Entry 14: Nuclear Twitter vs. Korea Twitter

Un-NY-Message

Editor’s Note: This is the 14th installment in Van Jackson’s daily writing journal, “Nuke Your Darlings,” which tracks his six-month battle to write a new book on North Korea. Will he meet his deadline?

 

I wrote about 450 words today, but spent way too much time on Twitter. I’ve realized that Nuclear Twitter and Korea Twitter are not on the same page with each other about North Korea, even among people who share the same policy preferences. I’m stuck in the middle with this book (and my life), trying to bridge a gap that I’m not sure area specialists and nuclear specialists even realize exists.

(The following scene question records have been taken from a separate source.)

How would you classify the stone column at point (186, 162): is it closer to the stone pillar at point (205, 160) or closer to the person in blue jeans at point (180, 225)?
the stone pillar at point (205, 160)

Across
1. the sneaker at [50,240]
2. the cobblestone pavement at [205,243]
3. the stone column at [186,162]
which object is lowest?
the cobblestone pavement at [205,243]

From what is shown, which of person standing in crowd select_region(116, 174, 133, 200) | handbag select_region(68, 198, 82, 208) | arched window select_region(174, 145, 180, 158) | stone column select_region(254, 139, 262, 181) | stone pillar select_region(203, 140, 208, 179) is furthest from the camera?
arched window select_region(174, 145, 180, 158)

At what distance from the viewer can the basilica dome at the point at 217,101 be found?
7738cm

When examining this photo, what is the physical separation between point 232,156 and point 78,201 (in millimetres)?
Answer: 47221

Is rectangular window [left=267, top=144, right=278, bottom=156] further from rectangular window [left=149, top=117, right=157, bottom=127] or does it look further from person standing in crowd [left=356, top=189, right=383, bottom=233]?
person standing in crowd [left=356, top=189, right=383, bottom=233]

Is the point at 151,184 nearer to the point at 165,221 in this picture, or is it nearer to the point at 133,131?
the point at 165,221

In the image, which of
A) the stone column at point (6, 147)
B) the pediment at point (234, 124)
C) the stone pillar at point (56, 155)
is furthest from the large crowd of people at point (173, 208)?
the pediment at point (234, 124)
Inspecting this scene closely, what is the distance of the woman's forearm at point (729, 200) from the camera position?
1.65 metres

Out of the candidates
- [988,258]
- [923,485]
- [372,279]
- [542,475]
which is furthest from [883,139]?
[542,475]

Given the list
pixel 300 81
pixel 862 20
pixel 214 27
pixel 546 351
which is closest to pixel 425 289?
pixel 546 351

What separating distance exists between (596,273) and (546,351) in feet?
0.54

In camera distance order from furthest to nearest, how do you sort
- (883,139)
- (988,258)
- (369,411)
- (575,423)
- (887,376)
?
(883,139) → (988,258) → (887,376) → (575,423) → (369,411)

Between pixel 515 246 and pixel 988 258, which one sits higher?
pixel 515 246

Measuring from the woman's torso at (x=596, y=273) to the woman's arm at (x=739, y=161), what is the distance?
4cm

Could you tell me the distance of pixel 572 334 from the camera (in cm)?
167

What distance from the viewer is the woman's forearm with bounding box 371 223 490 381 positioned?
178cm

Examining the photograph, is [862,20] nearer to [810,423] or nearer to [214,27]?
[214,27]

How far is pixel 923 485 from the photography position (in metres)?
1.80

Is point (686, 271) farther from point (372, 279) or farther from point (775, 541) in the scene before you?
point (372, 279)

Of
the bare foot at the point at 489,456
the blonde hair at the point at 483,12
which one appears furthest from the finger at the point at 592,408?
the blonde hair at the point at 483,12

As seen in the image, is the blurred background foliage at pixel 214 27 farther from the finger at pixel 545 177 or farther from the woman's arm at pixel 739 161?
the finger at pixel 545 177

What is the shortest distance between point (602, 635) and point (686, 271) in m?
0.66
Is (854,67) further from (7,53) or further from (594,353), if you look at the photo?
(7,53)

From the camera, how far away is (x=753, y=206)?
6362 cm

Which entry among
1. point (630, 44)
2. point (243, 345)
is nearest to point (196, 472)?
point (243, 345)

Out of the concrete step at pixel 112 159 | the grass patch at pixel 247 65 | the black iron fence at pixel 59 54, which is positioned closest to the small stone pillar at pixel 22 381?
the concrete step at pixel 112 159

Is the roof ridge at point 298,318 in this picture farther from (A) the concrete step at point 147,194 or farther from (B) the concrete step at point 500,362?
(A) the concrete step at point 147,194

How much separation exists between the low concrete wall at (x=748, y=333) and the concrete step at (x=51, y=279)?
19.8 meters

I got sucked into the Twittersphere because of Kim Jong Un’s New Year’s speech, while garnered a ton of attention. I’m not going to write an op-ed here, but since it bears on the book, let me offer some thoughts.

Here’s what I think it confirmed that many of us already suspected:

  • There’s not much threat of North Korea using nukes for coercive purposes except during an episode of violence or conflict.
  • If North Korea resorts to nuclear first-use, it’ll be because of an ill-considered (overly aggressive) action on our part.
  • North Korea believes — or at least is willing to posture as if — it has achieved mutual vulnerability with the United States via its “state nuclear force.”
  • North Korea won’t abide a “bloody nose” without fighting back. The formulation Kim used in the speech was “we will react resolutely to any acts of harassing peace and security on the Korean peninsula.” This is consistent with, and even a slight escalation of, the rhetoric associated with its historical track record of meeting pressure with pressure.

The most newsworthy (and surprisingly least covered) aspect of the speech is the naked calculation to insert a wedge between the United States and South Korea. While Kim Jong Un talked about the entire United States now being in range of its nukes, it simultaneously struck a surprisingly conciliatory tone toward the South. This is all in keeping with the revival of Kim Il Sung’s goal from the 1960s: unify the Peninsula under the political leadership of the North by fracturing the U.S.-South Korean alliance and meddling in South Korea’s domestic politics.

Why does any of this matter if you’re not a Korea hand or don’t live in South Korea? Because violence of every kind was commonplace the last time the unification goal and wedge strategy were prominent in North Korean thinking. Carefully calibrated violence became a means of trying to decouple the United States and South Korea. In the process, it triggered multiple crises that would have led to war if not for U.S. restraint during the crises. Think I’m overstating how crucial U.S. restraint was in these cases? Read the longer history for yourself.

Anyway, the speech is well timed to incorporate a lot of goodies from it into the current chapter on how North Korea thinks about its nuclear weapons and coercion generally.

 

Van Jackson is a senior editor at War on the Rocks.